19 марта прошлого года ушел из жизни выдающийся дирижер современности Михаил Юровский (1945–2022). В Германии, где прошла вторая половина его жизни, маэстро, в силу сложившихся жизненных обстоятельств, оказался вместе с семьей (с женой и детьми) еще до распада СССР. Так что обширное творчество музыканта объективно разделилось на два больших периода – советский и немецкий. В прошлом году концертом его памяти в Москве 22 апреля продирижировал младший сын почившего мэтра Дмитрий Юровский, а в этом концерты под его управлением по случаю годовщины печального события прошли и в Санкт-Петербурге, и в Москве.

Первый концерт – грандиозная прелюдия! – состоялся 24 марта в Большом зале Санкт-Петербургской филармонии им. Д.Д. Шостаковича, и его коллективным участником стал Академический симфонический оркестр филармонии («второй» филармонический оркестр Санкт-Петербурга). А второй концерт – едва ли не финал-апофеоз! – состоялся в Большом зале Московской консерватории им. П.И. Чайковского 19 апреля, и его коллективным участником стал Государственный академический симфонический оркестр России им. Е.Ф. Светланова. Солистом обоих вечеров выступил виолончелист Александр Рамм.

Между этими концертами Дмитрий Юровский с Госоркестром России и пианистом Николаем Луганским представил дважды исполненную монографическую программу из произведений Сергея Рахманинова (1873–1943), посвященную 150-летию со дня рождения композитора. 3 апреля эта программа прозвучала в Концертном зале «Филармония-2» им. С.В. Рахманинова, а 4 апреля – в Концертном зале им. П.И. Чайковского (то есть на главной площадке Московской филармонии, которую и выбрал рецензент). И теперь после «диспозиции» исполнительских сил переходим к живым впечатлениям от каждого из трех этапов, по сути, одной симфонической «операции», которые прекрасно закольцевались и слились в торжественной победоносности единого музыкального фронта…

Элегия памяти (Большой зал Санкт-Петербургской филармонии)

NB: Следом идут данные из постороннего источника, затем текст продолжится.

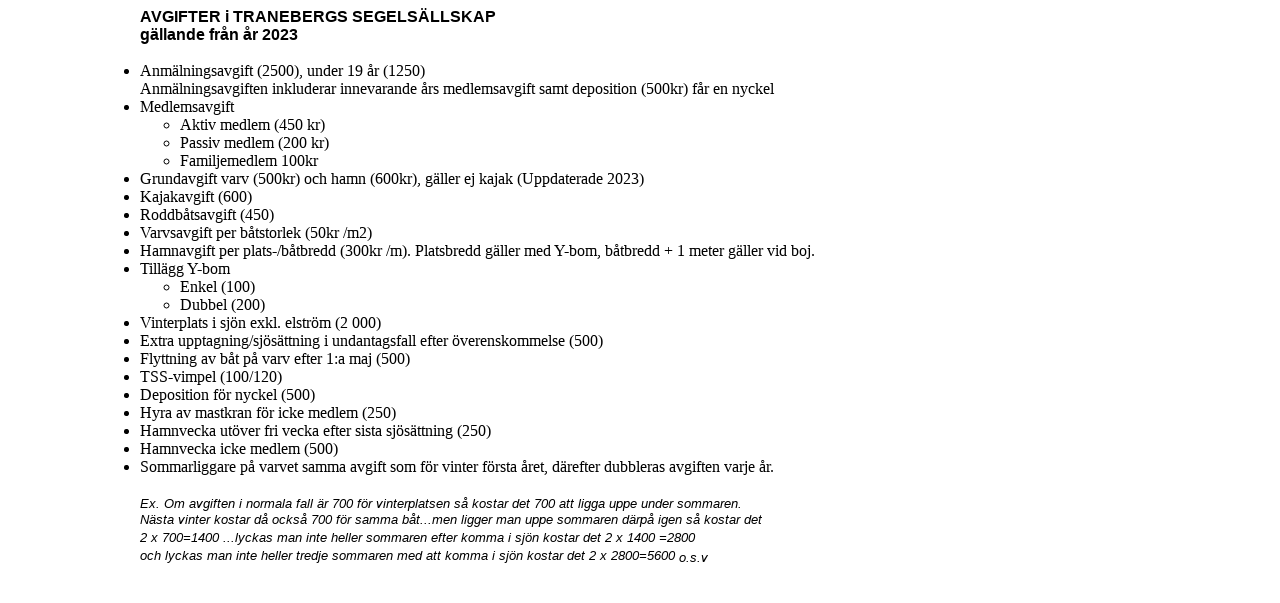

--- FILE ---
content_type: text/html
request_url: https://trass.se/Avgifter.htm
body_size: 989
content:
<html>
<head>
<title>Avgifter TSS</title>
<meta http-equiv="Content-Type" content="text/html; charset=iso-8859-1">
</head>

<body leftmargin="100" bgcolor="#FFFFFF" text="#000000">
<ul>
  <b><font face="Arial, Helvetica, sans-serif">AVGIFTER i TRANEBERGS SEGELS&Auml;LLSKAP
    <br>
  g&auml;llande fr&aring;n &aring;r 2023</font></b><font face="Arial, Helvetica, sans-serif" size="2">
  </font><br>
    <br>
   <li> Anm&auml;lningsavgift (2500), under 19 &aring;r (1250) <br>
    Anm&auml;lningsavgiften inkluderar innevarande &aring;rs medlemsavgift samt deposition
    (500kr) f&aring;r en nyckel<br>
  </li>
  <li>Medlemsavgift
    <ul>
      <li>Aktiv medlem (450 kr)</li>
      <li> Passiv medlem (200 kr)</li>
      <li>Familjemedlem 100kr</li>
    </ul>
  </li>
  <li> Grundavgift varv (500kr) och hamn (600kr), g&auml;ller ej kajak (Uppdaterade 2023)</li>
  <li>Kajakavgift (600)</li>
  <li>Roddb&aring;tsavgift (450)</li>
  <li>Varvsavgift per b&aring;tstorlek (50kr /m2)</li>
  <li>Hamnavgift per plats-/b&aring;tbredd (300kr /m). Platsbredd g&auml;ller
    med Y-bom, b&aring;tbredd + 1 meter g&auml;ller vid boj.</li>
  <li>Till&auml;gg Y-bom
    <ul>
      <li> Enkel (100)</li>
      <li>Dubbel (200)</li>
    </ul>
  </li>
  <li>Vinterplats i sj&ouml;n exkl. elstr&ouml;m (2 000)</li>
  <li>Extra upptagning/sj&ouml;s&auml;ttning i undantagsfall efter &ouml;verenskommelse
    (500)</li>
  <li>Flyttning av b&aring;t p&aring; varv efter 1:a maj (500)</li>
  <li>TSS-vimpel (100/120)</li>
  <li>Deposition f&ouml;r nyckel (500)</li>
  <li>Hyra av mastkran f&ouml;r icke medlem (250)</li>
  <li>Hamnvecka ut&ouml;ver fri vecka efter sista sj&ouml;s&auml;ttning (250)</li>
  <li>Hamnvecka icke medlem (500)</li>
  <li>Sommarliggare p&aring; varvet samma avgift som f&ouml;r vinter f&ouml;rsta
    &aring;ret, d&auml;refter dubbleras avgiften varje &aring;r.<font face="Arial, Helvetica, sans-serif"><br>
    <br>
    <font size="2"><i>Ex. Om avgiften i normala fall &auml;r 700 f&ouml;r vinterplatsen</i></font></font><i><font face="Arial, Helvetica, sans-serif" size="2">
    s&aring; kostar det 700 att ligga uppe under sommaren.<br>
    N&auml;sta vinter kostar d&aring; ocks&aring; 700 f&ouml;r samma b&aring;t...men
    ligger man uppe sommaren d&auml;rp&aring; igen s&aring; kostar det <br>
    2 x 700=1400 ...lyckas man inte heller sommaren efter komma i sj&ouml;n kostar
    det 2 x 1400 =2800<br>
    och lyckas man inte heller tredje sommaren med att komma i sj&ouml;n kostar
    det 2 x 2800=5600</font><font face="Arial, Helvetica, sans-serif"> <font size="2">o.s.v</font></font></i><font face="Arial, Helvetica, sans-serif"><br>
    </font> </li>
</ul>
</body>
</html>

Программа, прозвучавшая в этот день под сводами парадного бального зала бывшего Дворянского собрания Санкт-Петербурга, уникальна не только тем, что ее сердцевиной стало исполнение Концерта-элегии для виолончели с оркестром до минор (1969, op. 65) композитора Владимира Юровского (1915–1972), отца Михаила Юровского, но и тем, что это сочинение оказалось возрожденным из небытия. После первого – и единственного – исполнения в Москве партитура и оркестровые голоса этого опуса, существовавшие лишь в рукописи, загадочно исчезли, но, к счастью, всё же сохранились сольная партия и клавир.

Виолончельный концерт-элегия – опус одночастный, и композитором в свое время был создан в расчете на Мстислава Ростроповича. Но из-за форс-мажора, связанного с планами гастролей, взяться за разучивание нового материала выдающийся виолончелист не смог и передал сочинение в надежные руки своей ученицы Наталии Гутман. С этой солисткой произведение Владимира Юровского осенью 1969 года с большим успехом был исполнено Академическим симфоническим оркестром Московской филармонии под управлением Кирилла Кондрашина. А та оркестровая редакция, что прозвучала на этот раз в Санкт-Петербурге, – плод совместных усилий Дмитрия и Михаила Юровских.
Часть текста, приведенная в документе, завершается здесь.